I would try water and dirt first. See if you get something you like that way.
If you do not like the look, go with weak tea or coffee. Remember that dry bones are porous. You do not want to make them too dark. Go in little steps.


----------



## jdubbya (Nov 6, 2005)

fontgeek said:


> I know that even for synthetic versions of bone, they tend to scuff the surface lightly, then soak or rub coffee grounds, tea, etc., in to give the aged, yellow-brown texture and coloring.





DonHBloomer said:


> I have found that real bones do not do well with synthetic materials.
> (The same goes for tusks.) I would not use paint or stain, (or bleach, for that matter).
> 
> I would try water and dirt first. See if you get something you like that way.
> If you do not like the look, go with weak tea or coffee. Remember that dry bones are porous. You do not want to make them too dark. Go in little steps.

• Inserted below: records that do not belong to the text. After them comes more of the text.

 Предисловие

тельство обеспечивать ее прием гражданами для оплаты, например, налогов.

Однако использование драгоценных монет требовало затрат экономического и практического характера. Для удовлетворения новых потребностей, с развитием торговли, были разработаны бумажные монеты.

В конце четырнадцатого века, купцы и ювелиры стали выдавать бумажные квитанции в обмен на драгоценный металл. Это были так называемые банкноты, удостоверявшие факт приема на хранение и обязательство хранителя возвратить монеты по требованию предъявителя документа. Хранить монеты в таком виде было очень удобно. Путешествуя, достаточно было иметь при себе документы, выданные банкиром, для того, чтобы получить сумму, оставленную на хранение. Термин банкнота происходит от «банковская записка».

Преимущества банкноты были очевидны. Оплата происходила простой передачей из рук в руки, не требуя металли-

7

Thanks! Great tips. Going to try it this coming week and se how it turns out. Appreciate the input!


----------



## fontgeek (Jul 24, 2006)

Something else to consider, as time and nature age bones, out side of a living body, calcium tends to get leached away, leaving the bone(s) more porous and brittle, while you may not want the brittle aspect, you can start leaching or removing some of the outer surface using things like CLR or even vinegar to get the feel of the aged bone, this also makes it easier to stain the bone using coffee, dirt, etc.


----------



## partsman (Feb 26, 2008)

Age it the way you age a concrete repair, go to the garden center buy a small bag of peat, and a small bag of manure, mix in equal parts, add water make a nice loose slurry, and place your bones in that for a couple weeks. When you pull them out it'll look like they were buried for a hundred years. Then dump the slurry in the garden and have great tomatoes next summer


----------



## MikeBru (Feb 19, 2010)

Haven't tried it myself, and I would also consider leather dye.


----------



## Front Yard Fright (Dec 23, 2005)

MikeBru said:


> Haven't tried it myself, and I would also consider leather dye.


I second that! Tandy Leather Dye should do the trick!


----------



## englundisgod (Jul 3, 2008)

wood stain works great, choose your color grey for dusty mummy type stuff. or a mdium brown , leather dye will also work


----------